The pedagogical argument
When you run inference in Python:
from transformers import AutoModelForCausalLM, AutoTokenizer
model = AutoModelForCausalLM.from_pretrained("Qwen/Qwen3-0.6B")
output = model.generate(inputs, max_new_tokens=100)Three lines. It works. But you have no idea what happened. The tokenizer, the attention mechanism, the KV cache, the sampling — all hidden behind generate().
When you run inference in C:
float* logits = forward(transformer, token, pos);
int next = sample(sampler, logits);Every operation is visible. You can read forward() and see the matrix multiplications, the RMSNorm, the RoPE rotation, the softmax. There is no abstraction to hide behind.
What pure C forces you to learn
Starting from C means you cannot skip understanding:
- Tokenization — you see the BPE merge algorithm as a loop, not a library call
- Chat templates — you see the exact string concatenation, the special token insertion
- Attention — you see Q @ K^T, softmax, @ V as explicit matrix operations
- KV cache — you see the cache arrays being filled and reused
- mmap — you see how the file becomes pointers into weight arrays
- Sampling — you see temperature scaling and top-p filtering as arithmetic
Every concept lands differently when you have seen the code that implements it. When you later use HuggingFace, vLLM, or Unsloth, you know what they are abstracting over — because you built the raw version first.
The progression
flowchart LR
C["Step 2: Pure C\nSee every operation\nunderstand the math"] --> PY["Step 3: Python + engines\nvLLM, llama.cpp server\nunderstand the systems"]
PY --> OPT["Project Watch: Unsloth\nSee the optimizations\nunderstand WHY they're faster"]
C is the foundation. Once you understand what inference actually does at the lowest level, optimization and systems design make sense. If you start with model.generate(), you are building on sand — you do not know what you are optimizing or why.
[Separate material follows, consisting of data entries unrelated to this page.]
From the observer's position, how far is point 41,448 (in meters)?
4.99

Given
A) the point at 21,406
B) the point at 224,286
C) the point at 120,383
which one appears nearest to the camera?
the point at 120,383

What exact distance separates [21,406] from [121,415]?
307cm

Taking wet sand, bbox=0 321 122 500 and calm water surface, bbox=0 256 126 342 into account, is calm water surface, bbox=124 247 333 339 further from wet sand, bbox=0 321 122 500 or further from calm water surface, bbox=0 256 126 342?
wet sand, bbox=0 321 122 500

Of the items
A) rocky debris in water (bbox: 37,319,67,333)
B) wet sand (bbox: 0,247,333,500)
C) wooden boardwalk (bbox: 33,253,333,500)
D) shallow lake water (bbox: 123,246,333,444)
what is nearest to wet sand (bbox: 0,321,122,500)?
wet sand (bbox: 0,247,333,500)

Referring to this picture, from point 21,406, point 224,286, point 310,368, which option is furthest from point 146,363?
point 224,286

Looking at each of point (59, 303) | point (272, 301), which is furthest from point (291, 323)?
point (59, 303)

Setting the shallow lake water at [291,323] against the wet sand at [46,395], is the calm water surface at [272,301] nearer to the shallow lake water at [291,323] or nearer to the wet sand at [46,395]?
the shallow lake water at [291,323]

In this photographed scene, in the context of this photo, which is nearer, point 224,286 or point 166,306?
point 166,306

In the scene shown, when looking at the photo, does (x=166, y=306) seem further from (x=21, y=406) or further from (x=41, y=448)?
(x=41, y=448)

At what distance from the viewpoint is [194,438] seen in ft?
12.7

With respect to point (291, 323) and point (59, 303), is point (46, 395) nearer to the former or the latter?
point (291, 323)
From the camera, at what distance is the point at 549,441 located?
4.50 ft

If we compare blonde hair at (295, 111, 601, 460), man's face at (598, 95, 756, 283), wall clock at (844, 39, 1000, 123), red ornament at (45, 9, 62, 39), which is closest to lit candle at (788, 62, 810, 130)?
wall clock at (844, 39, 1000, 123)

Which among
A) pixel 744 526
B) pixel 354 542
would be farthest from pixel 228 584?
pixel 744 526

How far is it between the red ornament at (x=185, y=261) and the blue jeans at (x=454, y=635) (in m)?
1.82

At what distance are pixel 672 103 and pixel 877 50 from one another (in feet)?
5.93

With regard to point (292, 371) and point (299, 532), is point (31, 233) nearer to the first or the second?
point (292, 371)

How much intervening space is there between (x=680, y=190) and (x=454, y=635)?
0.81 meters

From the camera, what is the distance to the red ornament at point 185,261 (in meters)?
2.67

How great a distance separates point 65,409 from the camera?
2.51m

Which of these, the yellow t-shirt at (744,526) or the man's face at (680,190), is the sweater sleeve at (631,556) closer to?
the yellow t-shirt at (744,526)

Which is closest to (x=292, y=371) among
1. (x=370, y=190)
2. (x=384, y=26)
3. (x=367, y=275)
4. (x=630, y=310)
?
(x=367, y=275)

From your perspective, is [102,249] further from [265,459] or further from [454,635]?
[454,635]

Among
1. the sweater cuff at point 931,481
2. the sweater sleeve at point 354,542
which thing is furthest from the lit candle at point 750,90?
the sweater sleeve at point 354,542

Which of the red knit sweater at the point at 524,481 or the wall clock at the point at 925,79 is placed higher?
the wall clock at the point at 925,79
This is the same approach Karpathy uses in llama2.c and llm.c — minimal C implementations that strip away all abstractions so you can see the math.
Summary table
| Format | Best for | Security | Quantization | Self-contained | Ecosystem |
|---|---|---|---|---|---|
| SafeTensors | Python ML workflows | Safe | External | No | HuggingFace, PyTorch, JAX |
| GGUF | Local inference, C/C++ | Safe | Built-in | Yes | llama.cpp, Ollama, LM Studio |
| PyTorch .bin | Legacy (avoid) | Unsafe (pickle) | External | No | PyTorch |
The model weights are just numbers. The format is just the container. Understanding the container helps you move fluently between the training world (SafeTensors) and the inference world (GGUF) — which is exactly what you will do as you progress through the roadmap.